Елена Крюкова - Тибетское Евангелие
Но быстренько оглянувшись по сторонам: зырк-зырк! — накинула на омулей клетчатый шерстяной платок. Словно спящих пледом укрыла.
— А чо, — присунулась ко мне, а я стоял очень с нею рядом, и все сильней слышал от нее сладко-горький тошнотный дух самогона, — а ты, дедок, как нащет омулечка? Щас взвешу, сговоримся!
Я весело глядел на ее чересчур румяное, кирпично-бордовое лицо. И она так же радостно таращилась на меня.
Я незаметно вывернул руку назад и попытался нащупать на спине дорожный мой узелок. Там, я помнил, лежал мой драгоценный вяленый омуль, перед уходом навсегда из дома в скитальную торбу засунутый. Рука встретила пустоту. Я растерялся. Краснолицая торговка мгновенно пой мала изменение в моем лице. И углы ее губ скорбно опустились.
— Бомж, ну да, конешно, — сказала тихо, самой себе. И громко уже — мне:
— Шатаетесь тут! Слямзить бы каво только!
Я все стоял, стоял около чудесных рыб и напряженно думал о том, где я потерял узелок.
— Нет, я не…
Бабенка не слушала.
— Пшел вон!
Мои глаза не отрывались от ее глаз. Будто серебряная паучиная пряжа дрожала в морозном сизом мареве, соединяла наши пульсирующие зрачки. Внезапно что-то невидимое легко вышло из меня, и я увидел себя и бабу как бы со стороны. Немного сверху… с высоты.
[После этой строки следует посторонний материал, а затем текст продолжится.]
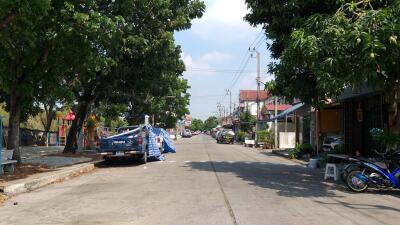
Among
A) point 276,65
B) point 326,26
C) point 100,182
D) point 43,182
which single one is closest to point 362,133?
point 276,65

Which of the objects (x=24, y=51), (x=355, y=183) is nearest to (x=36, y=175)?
(x=24, y=51)

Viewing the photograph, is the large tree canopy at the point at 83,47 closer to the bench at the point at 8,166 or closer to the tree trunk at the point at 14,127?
the tree trunk at the point at 14,127

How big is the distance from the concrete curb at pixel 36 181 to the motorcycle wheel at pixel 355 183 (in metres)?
8.90

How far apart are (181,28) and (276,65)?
1157 centimetres

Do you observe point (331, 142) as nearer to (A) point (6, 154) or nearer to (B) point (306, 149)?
(B) point (306, 149)

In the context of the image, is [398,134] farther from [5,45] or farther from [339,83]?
[5,45]

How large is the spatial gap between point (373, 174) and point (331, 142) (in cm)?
1727

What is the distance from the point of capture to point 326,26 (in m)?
14.8

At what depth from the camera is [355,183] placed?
1485cm

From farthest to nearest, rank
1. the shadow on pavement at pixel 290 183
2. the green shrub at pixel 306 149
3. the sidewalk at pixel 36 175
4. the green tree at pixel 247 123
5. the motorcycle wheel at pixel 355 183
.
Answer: the green tree at pixel 247 123 → the green shrub at pixel 306 149 → the motorcycle wheel at pixel 355 183 → the shadow on pavement at pixel 290 183 → the sidewalk at pixel 36 175

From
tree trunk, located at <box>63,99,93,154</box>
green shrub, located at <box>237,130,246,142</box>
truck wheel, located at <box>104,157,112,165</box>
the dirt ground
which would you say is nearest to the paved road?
the dirt ground

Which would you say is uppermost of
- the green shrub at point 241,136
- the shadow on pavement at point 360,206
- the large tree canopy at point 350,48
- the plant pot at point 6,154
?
the large tree canopy at point 350,48

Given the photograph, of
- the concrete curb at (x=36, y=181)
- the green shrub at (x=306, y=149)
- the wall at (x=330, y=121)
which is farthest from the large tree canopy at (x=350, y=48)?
the green shrub at (x=306, y=149)

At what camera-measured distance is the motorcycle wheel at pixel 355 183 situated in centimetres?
1479
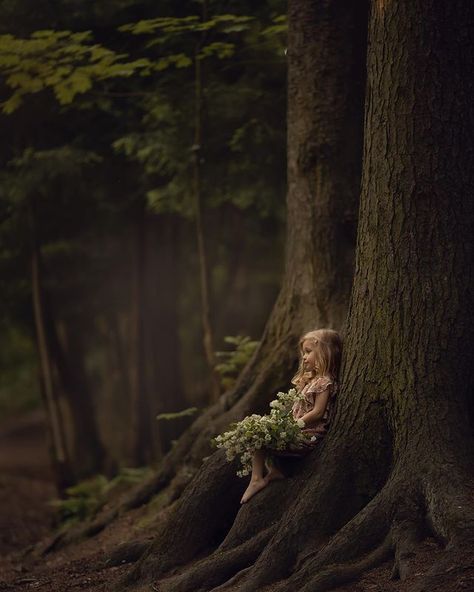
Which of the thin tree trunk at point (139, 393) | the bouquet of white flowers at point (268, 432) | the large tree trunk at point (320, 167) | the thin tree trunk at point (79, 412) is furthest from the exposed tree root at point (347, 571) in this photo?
the thin tree trunk at point (79, 412)

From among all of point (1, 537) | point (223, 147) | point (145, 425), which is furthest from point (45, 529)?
point (223, 147)

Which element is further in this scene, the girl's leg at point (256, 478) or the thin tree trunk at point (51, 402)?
the thin tree trunk at point (51, 402)

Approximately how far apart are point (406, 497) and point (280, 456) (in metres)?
1.13

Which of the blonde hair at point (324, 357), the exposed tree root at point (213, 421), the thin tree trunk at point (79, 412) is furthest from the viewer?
the thin tree trunk at point (79, 412)

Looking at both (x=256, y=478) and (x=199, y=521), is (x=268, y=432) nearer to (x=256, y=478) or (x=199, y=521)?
(x=256, y=478)

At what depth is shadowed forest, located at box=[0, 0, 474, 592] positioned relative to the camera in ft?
21.8

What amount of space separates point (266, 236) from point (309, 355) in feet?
36.5

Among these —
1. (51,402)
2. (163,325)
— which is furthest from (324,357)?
(163,325)

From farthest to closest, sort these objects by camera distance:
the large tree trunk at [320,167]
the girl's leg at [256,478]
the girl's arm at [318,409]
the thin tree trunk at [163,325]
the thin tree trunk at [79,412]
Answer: the thin tree trunk at [79,412] → the thin tree trunk at [163,325] → the large tree trunk at [320,167] → the girl's arm at [318,409] → the girl's leg at [256,478]

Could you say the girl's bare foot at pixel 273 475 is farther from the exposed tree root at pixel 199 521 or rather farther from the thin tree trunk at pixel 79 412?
the thin tree trunk at pixel 79 412

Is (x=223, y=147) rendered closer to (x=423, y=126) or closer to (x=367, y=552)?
(x=423, y=126)

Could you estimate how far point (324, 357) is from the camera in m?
7.43

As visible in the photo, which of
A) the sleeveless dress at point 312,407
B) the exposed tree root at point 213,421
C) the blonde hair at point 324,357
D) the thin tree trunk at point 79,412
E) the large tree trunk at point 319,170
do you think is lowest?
the thin tree trunk at point 79,412

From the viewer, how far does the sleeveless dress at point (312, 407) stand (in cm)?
714
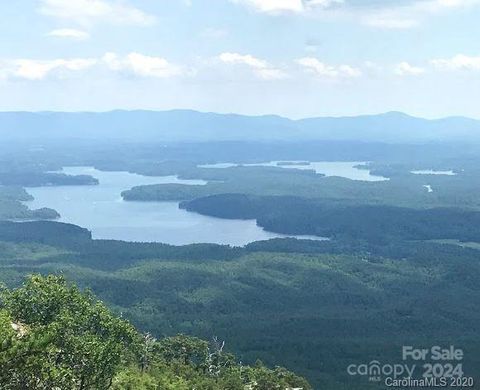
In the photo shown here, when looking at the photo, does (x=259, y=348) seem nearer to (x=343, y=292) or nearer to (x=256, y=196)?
(x=343, y=292)

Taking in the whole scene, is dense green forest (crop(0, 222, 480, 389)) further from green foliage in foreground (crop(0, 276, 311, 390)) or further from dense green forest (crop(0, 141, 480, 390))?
green foliage in foreground (crop(0, 276, 311, 390))

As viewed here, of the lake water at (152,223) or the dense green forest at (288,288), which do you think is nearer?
the dense green forest at (288,288)

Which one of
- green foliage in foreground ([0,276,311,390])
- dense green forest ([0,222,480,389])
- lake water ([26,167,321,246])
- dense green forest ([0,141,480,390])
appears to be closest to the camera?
green foliage in foreground ([0,276,311,390])

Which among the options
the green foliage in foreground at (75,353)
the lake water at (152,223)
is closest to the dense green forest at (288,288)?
the green foliage in foreground at (75,353)

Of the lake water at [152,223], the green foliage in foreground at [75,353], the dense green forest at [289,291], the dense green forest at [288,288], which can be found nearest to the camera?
the green foliage in foreground at [75,353]

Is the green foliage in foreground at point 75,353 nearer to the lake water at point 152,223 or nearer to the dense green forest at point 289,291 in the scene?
the dense green forest at point 289,291

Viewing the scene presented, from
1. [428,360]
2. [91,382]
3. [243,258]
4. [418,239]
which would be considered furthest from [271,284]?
[91,382]

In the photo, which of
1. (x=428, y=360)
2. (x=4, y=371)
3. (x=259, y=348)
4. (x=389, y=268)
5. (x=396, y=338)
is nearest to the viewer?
(x=4, y=371)

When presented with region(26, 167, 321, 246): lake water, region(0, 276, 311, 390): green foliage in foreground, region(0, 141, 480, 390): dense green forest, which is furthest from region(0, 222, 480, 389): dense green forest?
region(0, 276, 311, 390): green foliage in foreground

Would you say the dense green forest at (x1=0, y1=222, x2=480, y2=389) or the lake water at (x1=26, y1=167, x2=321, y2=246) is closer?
the dense green forest at (x1=0, y1=222, x2=480, y2=389)
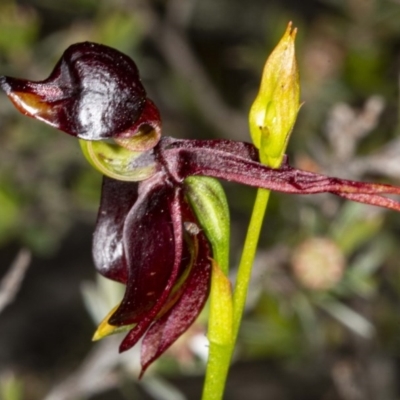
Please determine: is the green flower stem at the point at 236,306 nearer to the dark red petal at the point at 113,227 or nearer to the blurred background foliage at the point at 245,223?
the dark red petal at the point at 113,227

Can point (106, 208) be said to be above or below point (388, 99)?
above

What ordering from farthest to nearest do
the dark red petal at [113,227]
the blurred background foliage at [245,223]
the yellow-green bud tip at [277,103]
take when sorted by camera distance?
the blurred background foliage at [245,223] → the dark red petal at [113,227] → the yellow-green bud tip at [277,103]

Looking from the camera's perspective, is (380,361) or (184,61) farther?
(184,61)

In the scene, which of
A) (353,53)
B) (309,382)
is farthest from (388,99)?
(309,382)

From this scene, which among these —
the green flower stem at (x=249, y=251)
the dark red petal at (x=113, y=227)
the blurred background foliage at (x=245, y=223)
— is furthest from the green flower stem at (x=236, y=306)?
the blurred background foliage at (x=245, y=223)

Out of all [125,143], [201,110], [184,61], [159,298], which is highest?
[125,143]

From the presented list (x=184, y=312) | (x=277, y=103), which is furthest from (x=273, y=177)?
(x=184, y=312)

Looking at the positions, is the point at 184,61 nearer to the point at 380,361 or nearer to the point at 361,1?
the point at 361,1

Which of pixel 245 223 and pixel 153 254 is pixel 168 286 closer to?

С небольшой высоты; так, в два человеческих роста примерно.
Я видел свое тело, стоящее перед лотком и орущей торговкой; видел разложенных на прилавке и под стеклом, подсвеченным лампами и, вот чудо, еще и двумя свечами, настоящими огарками, дивных царей-осетров, богатыря-чира, моих милых омулей; видел соседнюю с нами торговку, она торговала копченой и соленой рыбой, и радужно-нефтяно, тускло-восково блестели срезы толстых, мощных рыб в призрачном свете раннего утра, на лютом морозе, в свечной допотопной подсветке. «Свечи зажигают, как при царе Горохе», — подумала моя веселая душа, на миг выйдя из жалкого, дрожащего тела.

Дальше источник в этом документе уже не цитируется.